Ajoutons que cette dimension
conventionnelle n’implique pas que l’on puisse changer à sa guise de
signification. Vous aurez beau regarder longtemps et avec intensité la
dernière phalange du petit doigt de votre bien-aimée, il est peu
probable que vous parveniez à ce que cette vision vous procure les mêmes
effets. Mais ce n’est pas impossible non plus…
Ce qui ressort de tout ça, c’est que le sens des formes est pour l’essentiel arbitraire et conventionnel. Cela se vérifie dans d’innombrables domaines de l’activité humaine:
Des goûts et
des couleurs comme on dit…
Remarquons que la plupart du
temps les gens sont tout à fait sincères lorsqu’ils jugent laide
(respectivement belle) une chose qu’auparavant ils adoraient (ou exécraient).
Notre regard change suivant l’évolution de nos convictions. Et celles-ci
résultent d’un mélange des plus complexes entre croyances individuelles,
croyances collectives, inconscient psychologique, inconscient cognitif plus
sans doute un tas d’autres facteurs nommés ou non.
Pour montrer combien cela est
subtile et joue à notre insu, citons cette étude de l’INRA qui
révèle que le facteur le plus déterminant dans le goût
du vin est, vous ne devinerez jamais, … , sa couleur: du vin blanc coloré
en rouge en vient ainsi à prendre un goût de vin rouge! (http://www.inra.fr/presse/le_gout_du_vin_dans_nos_tetes)
Citons aussi l’effet placebo en médecine par quoi notre conviction investit
une simple pilule de sucre du pouvoir de guérir. Et dans bien des cas,
ça marche, la guérison survient effectivement. De tels exemples,
que je vous invite à creuser, révèlent les interactions
profondes entre perceptions et significations, entre les sens et le sens.

* _Finalité de la tâche_
Pour chacune des affirmations suivantes, indiquez par oui ou par non si elle concorde avec l’extrait sur le sens des formes, puis citez textuellement les mots qui en décident. (a) D’après l’étude de l’INRA, la couleur d’un vin peut en modifier le goût perçu. (b) La dimension conventionnelle du sens permet de changer de signification à sa guise. (c) Ceux qui jugent laide une chose qu’ils adoraient auparavant sont le plus souvent de mauvaise foi. Les entrées ci-après sont tirées d’une source distincte.

* _Entrées fournies_
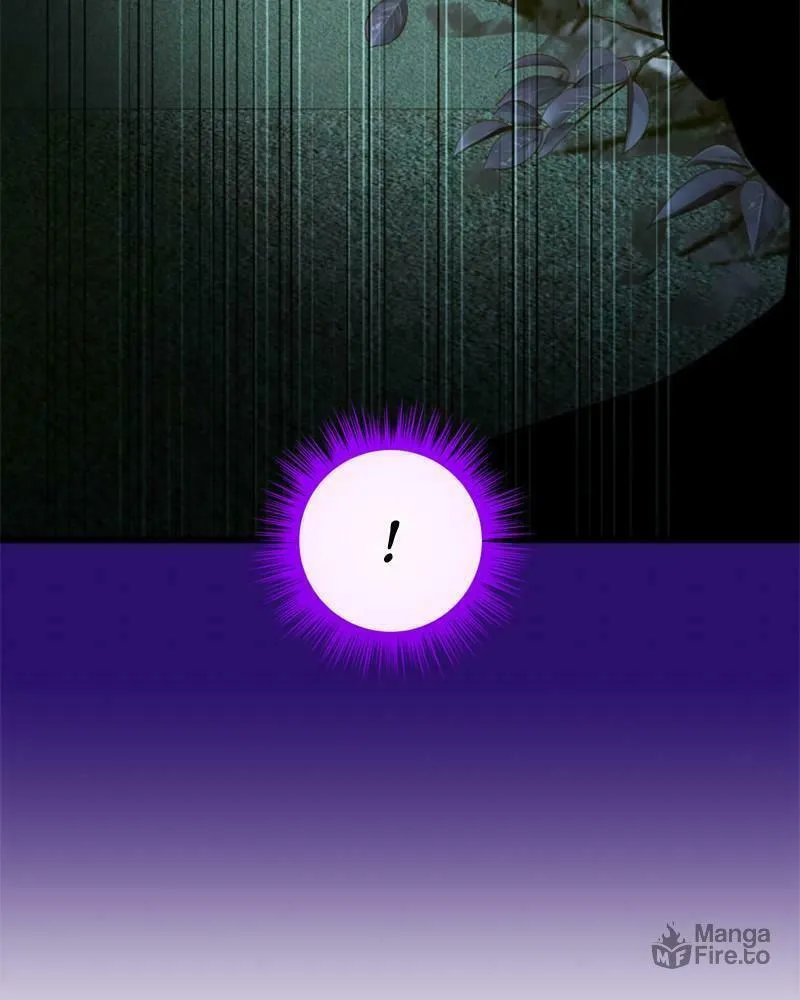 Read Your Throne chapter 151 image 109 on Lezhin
* * *
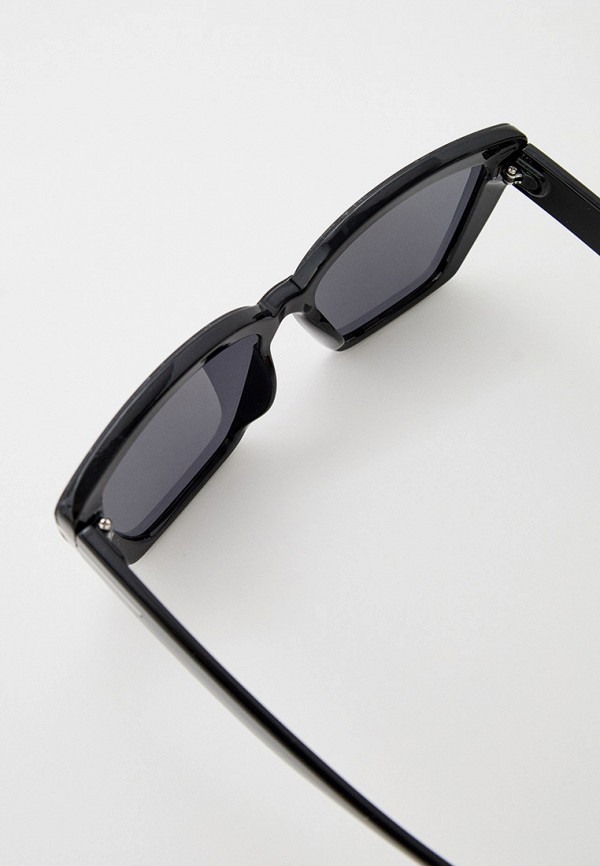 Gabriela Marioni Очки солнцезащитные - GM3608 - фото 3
--
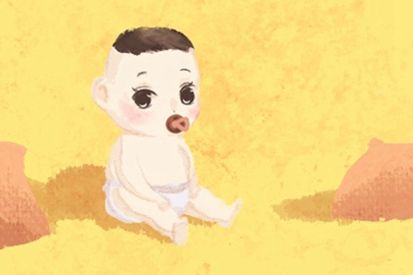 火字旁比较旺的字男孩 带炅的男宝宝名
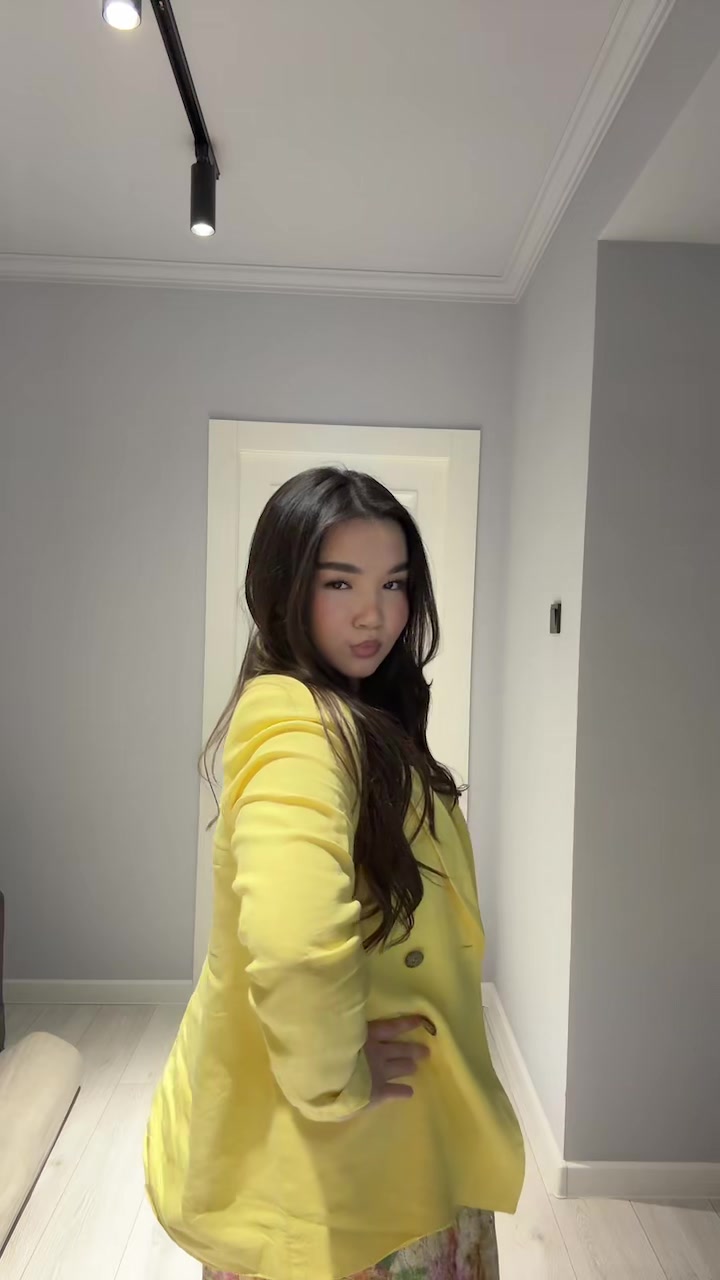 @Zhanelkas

* _Résultat obtenu_
(a) Oui : « du vin blanc coloré en rouge en vient ainsi à prendre un goût de vin rouge! »
(b) Non : « cette dimension conventionnelle n’implique pas que l’on puisse changer à sa guise de signification »
(c) Non : « la plupart du temps les gens sont tout à fait sincères »